Building an Opportunity Society is critical to Britain’s competitiveness
While bolstering Britain’s economic growth and giving working people financial security is rightly this government’s most pressing priority, building the Opportunity Society must be its distinct legacy. A society where everyone can fulfil their potential, no matter what their starting point in life, is what a new generation of Conservatives is determined to help deliver, because we know building an Opportunity Society at home is key to Britain’s competitiveness abroad.
To do so, we have to reverse a worrying trend. For example, after 13 years of Labour, the Cabinet Office reported in 2011 that only 20 per cent of students from the poorest families achieved five good GCSEs, compared to 75 per cent from richer families. Since 2010, we’ve taken great strides towards tackling the root causes: 2m more people in work, wages rising, more children in good or outstanding schools than ever before. And yet, for all the progress we’ve made, there are still too many people in our country unable to fulfil their potential, such as the 1.5m children living in households where nobody works. In the global race for success, Britain simply can’t afford to allow anyone’s talents to go to waste.

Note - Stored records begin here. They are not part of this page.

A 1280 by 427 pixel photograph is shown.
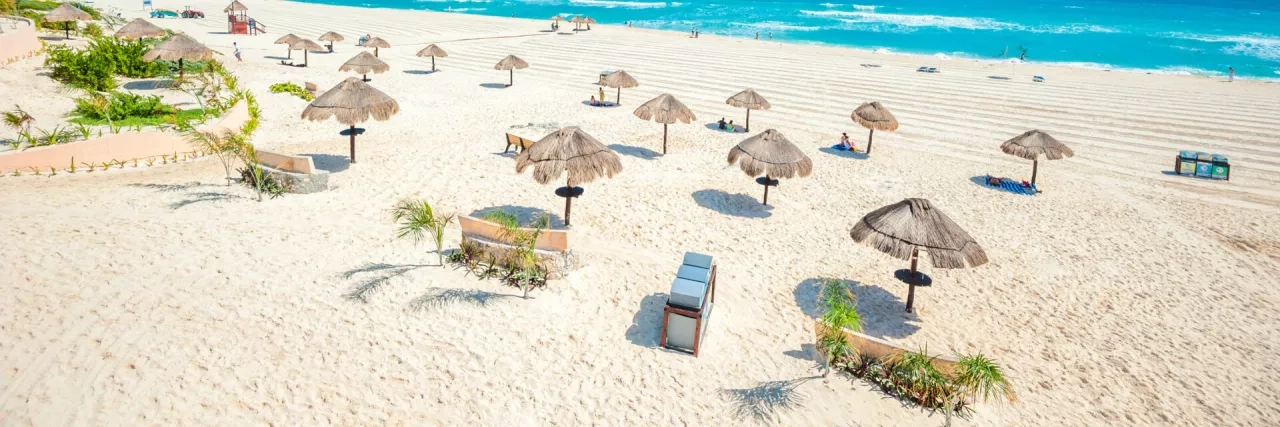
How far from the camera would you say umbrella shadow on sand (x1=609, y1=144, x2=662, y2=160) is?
17.1 m

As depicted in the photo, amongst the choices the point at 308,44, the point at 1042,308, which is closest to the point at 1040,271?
the point at 1042,308

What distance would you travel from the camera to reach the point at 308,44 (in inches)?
1079

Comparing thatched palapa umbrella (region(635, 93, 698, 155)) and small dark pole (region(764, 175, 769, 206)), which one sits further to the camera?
thatched palapa umbrella (region(635, 93, 698, 155))

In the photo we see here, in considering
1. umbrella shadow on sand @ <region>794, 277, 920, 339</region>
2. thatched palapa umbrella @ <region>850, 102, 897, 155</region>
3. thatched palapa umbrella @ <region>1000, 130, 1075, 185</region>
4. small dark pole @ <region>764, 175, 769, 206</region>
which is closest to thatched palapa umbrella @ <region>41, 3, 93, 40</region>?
small dark pole @ <region>764, 175, 769, 206</region>

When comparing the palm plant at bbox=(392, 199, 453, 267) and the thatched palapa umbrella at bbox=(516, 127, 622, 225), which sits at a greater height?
the thatched palapa umbrella at bbox=(516, 127, 622, 225)

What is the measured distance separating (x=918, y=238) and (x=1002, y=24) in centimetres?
7618

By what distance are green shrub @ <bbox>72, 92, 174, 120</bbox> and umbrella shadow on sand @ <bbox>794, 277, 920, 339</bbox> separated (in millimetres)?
15669

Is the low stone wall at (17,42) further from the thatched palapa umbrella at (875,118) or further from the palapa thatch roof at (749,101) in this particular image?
the thatched palapa umbrella at (875,118)

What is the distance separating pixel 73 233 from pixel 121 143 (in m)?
4.88

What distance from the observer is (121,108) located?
53.8 feet

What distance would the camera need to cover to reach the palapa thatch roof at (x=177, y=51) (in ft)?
66.0

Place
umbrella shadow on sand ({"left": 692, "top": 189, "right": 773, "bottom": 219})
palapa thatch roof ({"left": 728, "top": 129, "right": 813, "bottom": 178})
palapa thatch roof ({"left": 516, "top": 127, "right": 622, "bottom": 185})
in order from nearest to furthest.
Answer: palapa thatch roof ({"left": 516, "top": 127, "right": 622, "bottom": 185}) → palapa thatch roof ({"left": 728, "top": 129, "right": 813, "bottom": 178}) → umbrella shadow on sand ({"left": 692, "top": 189, "right": 773, "bottom": 219})

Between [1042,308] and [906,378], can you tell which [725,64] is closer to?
[1042,308]

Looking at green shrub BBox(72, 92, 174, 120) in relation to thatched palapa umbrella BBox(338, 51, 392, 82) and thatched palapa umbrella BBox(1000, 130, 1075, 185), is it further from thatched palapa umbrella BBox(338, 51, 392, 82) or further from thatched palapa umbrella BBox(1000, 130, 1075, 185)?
thatched palapa umbrella BBox(1000, 130, 1075, 185)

Last year, the Sutton Trust estimated that improving social mobility could add up to £140bn a year to our GDP by 2050. Building the Opportunity Society makes economic sense.
Our solution is three-fold: strong families that give children the best start in life; a great education system that helps everyone get on; and a reformed welfare system that makes work pay. These are the foundations of the Opportunity Society – and we must build on them.
Our manifesto and Summer Budget do just that. We’re increasing the tax-free personal allowance to £12,500 by 2020, workers on the minimum wage will be lifted out of income tax altogether, and we’re replacing the dependency culture induced by tax credits with a new National Living Wage. Letting working people take home more of what they earn is the best antidote to a low-wage economy. Britain’s already-low corporation tax rate will fall to 18 per cent, helping our businesses grow, while our commitment to creating 3m new apprenticeships remains undimmed.
At the same time, we’re trimming the bloated welfare budget by £12bn and lowering the benefits cap. Britain has 1 per cent of the world’s population and generates 4 per cent of its wealth but accounts for 7 per cent of global welfare spending. Many households who’ve already had their benefits scaled back have moved into work, escaping the benefits trap that stifles social mobility.
Ultimately, strong families are the best welfare system there is – and championing them is key to building the Opportunity Society. We’re helping more families get on the housing ladder – and backing our construction industry at the same time – by building 200,000 starter homes for first time buyers, while doubling free childcare for working parents of three and four year olds. Our troubled families programme has saved the country £1.2bn by tackling worklessness, helping the hardest-to-reach families into education or employment.
Our school reforms accelerate social mobility by extending educational excellence to every community, not just a privileged few. Our academies programme sends our best teachers to the most challenging schools, while hundreds of new free schools have opened in our most deprived neighbourhoods. Alongside these structural changes, we’ve introduced more academic rigour to the curriculum, making sure every pupil studies Maths, English, a Science, History or Geography and a language at GCSE, equipping our students to compete with their counterparts from fast-growing economies in Asia, Africa and Latin America.
There’s also a new emphasis on the subjects of the future, like coding, and stronger provision of vocational education, including the opening of new University Technical Colleges which have been a fixture in competitor nations such as Germany for decades. Alongside government initiatives, business-led efforts to open up access to the professions such as PRIME, championed by City law firms, are also impactful. These changes open the doors of opportunity to more students, giving Britain a wider pool of skilled workers so we can compete – and win – on the world stage in the years ahead.
Events in Greece show what happens when countries don’t get their house in order. High-tax, high-welfare, low-wage economies not only lead to social stagnation at home, they hinder economic competitiveness too. At a time of uncertainty abroad, our manifesto and Budget signal not only our intent to put economic growth and financial security front and centre, but also a renewed commitment to social justice and global competitiveness.